Anne Klibanski: Part of what we’re seeing is a definition of progress. What does it mean to make progress in an area? What does it mean to have specific metrics? What does it mean to be able to say we’ve made sufficient progress? We are where we want to be. The quote refers to what I would call an optimal end state. The optimal end state is when we no longer have to say, here is the first woman who’s in this position. Here is the first woman who has done that. Here is a trailblazer. It is thinking about where we need to get to as a final state, and that is looking at everyone. Everyone. Their talents, their abilities, and what they have to bring to any position—that is the ultimate metric. It is the diversity of everything that a person represents that they bring to whatever it is they’re doing, rather than a phenotype. We need to get beyond the numbers. So have we made progress by numbers? Absolutely. Have we looked at what all of the things we have realized represent? Not really. Have we made enough progress? Not at all, but we’re talking about it and that’s always the first step, but that is not an end state.
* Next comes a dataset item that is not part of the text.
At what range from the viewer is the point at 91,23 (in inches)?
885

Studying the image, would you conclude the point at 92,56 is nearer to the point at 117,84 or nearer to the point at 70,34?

Pooja Kumar: You said in an interview with Barnard College that the best legacy is to develop the next generation of leaders and to help people think through, develop, and take pride in what they are truly good at and want to dedicate their life to. How do you practice this belief in your day-to-day work? What advice do you have for physicians seeking leadership positions?
Anne Klibanski: One of the things that has been an important element for me is impact. How much impact do you have on the one person you’re seeing—the one patient you’re taking care of? How much impact do you have on someone you’ve mentored? How much impact do you have on a broader concept? Whether it’s in research, clinical, administration, or anything you do. How do you evaluate that? I think a lot of people are extremely focused on their legacy in terms of how they will be remembered, which becomes all about them, and that is not a legacy. That’s a statue. That’s a portrait. That’s a plaque. That’s a naming opportunity. That’s a lot of things.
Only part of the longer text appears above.